Source document ->
::::::::
[Date Prev][Date Next] [Thread Prev][Thread Next] [Date Index] [Thread Index]

Re: which files took the space



On Friday 04 March 2016 07:18:59 Adam Wilson wrote:
> On Fri, 4 Mar 2016 04:03:01 +1100 Andrew McGlashan
> 
> <andrew.mcglashan@affinityvision.com.au> wrote:
> > On 4/03/2016 3:07 AM, Adam Wilson wrote:
> > > On Fri, 4 Mar 2016 03:03:53 +1100 Andrew McGlashan
> > > 
> > > <andrew.mcglashan@affinityvision.com.au> wrote:
> > >> It also may have been files in the file system, but where another
> > >> file system mount hides them....
> > > 
> > > What does this mean? Mounts overlapping and hiding other mounts?
> > > 
> > > Explain, please.
> > 
> > Yes, this is more likely to happen to the root file system.
> > 
> > Say you have a bunch of files in /boot, but for some reason you have a
> > /boot partition that wasn't mounted when those files were created ....
> > then you mount the /normal/ boot partition over it and now the other
> > files are now hidden from view, but still taking up space.
::::::::
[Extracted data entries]
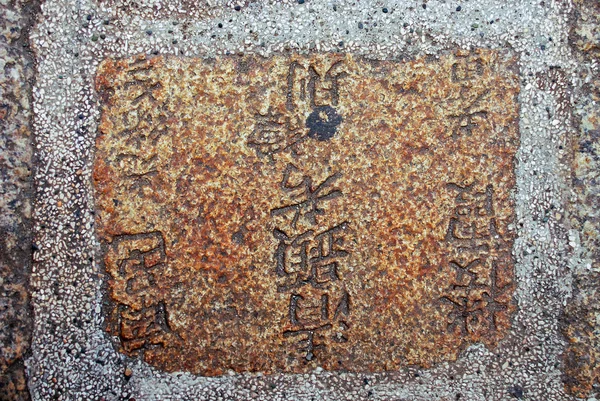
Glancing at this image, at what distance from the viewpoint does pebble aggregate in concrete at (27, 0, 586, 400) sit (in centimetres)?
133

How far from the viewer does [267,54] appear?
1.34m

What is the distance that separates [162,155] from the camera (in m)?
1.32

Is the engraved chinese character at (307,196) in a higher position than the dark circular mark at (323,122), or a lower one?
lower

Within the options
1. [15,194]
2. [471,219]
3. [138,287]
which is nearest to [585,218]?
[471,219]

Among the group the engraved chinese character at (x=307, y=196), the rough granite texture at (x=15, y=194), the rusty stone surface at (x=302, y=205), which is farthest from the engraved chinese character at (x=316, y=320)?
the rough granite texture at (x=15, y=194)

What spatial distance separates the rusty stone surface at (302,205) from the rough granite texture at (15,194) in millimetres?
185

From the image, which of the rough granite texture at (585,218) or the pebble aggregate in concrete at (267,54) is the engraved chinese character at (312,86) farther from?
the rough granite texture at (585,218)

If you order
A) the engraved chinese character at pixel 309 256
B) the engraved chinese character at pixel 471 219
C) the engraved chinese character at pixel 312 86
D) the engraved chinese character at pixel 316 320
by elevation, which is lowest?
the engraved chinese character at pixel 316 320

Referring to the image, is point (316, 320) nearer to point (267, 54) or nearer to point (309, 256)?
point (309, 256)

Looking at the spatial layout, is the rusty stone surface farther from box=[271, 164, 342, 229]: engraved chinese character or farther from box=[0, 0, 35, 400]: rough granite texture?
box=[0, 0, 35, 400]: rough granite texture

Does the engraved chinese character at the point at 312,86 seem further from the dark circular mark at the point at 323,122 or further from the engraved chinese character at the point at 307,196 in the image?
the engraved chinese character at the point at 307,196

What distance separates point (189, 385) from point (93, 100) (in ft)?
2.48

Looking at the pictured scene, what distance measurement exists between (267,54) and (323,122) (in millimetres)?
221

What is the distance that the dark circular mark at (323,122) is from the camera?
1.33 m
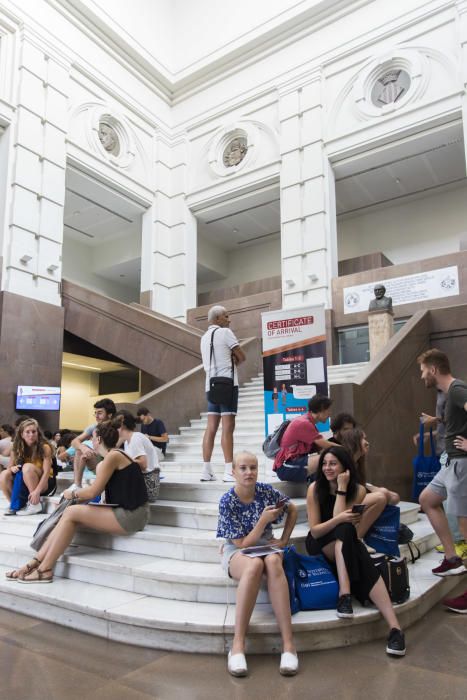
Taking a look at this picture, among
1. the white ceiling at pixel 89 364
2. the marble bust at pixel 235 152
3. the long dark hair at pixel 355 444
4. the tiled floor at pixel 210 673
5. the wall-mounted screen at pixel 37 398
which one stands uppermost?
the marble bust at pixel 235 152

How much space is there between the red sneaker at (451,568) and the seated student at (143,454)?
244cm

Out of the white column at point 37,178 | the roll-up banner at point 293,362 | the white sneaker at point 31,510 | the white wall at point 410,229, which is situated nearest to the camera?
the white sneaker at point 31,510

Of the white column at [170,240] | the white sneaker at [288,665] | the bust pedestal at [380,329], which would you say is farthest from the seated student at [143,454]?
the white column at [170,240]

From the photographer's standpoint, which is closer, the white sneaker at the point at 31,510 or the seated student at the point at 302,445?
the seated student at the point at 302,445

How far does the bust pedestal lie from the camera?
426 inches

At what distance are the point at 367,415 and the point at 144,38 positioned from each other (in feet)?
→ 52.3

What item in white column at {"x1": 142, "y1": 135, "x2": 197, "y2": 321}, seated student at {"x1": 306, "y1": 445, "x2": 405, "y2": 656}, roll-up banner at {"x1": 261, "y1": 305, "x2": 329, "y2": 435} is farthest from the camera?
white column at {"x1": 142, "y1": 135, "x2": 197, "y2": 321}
::::::::
What you should do ->
In the mailing-list post, rewrite the paragraph beginning "Say you have a bunch of files in /boot" more briefly, keeping its main facts.

Reply ->
If files are created in /boot while the /boot partition isn't mounted, mounting the normal boot partition over that directory later hides them from view, but they still take up space.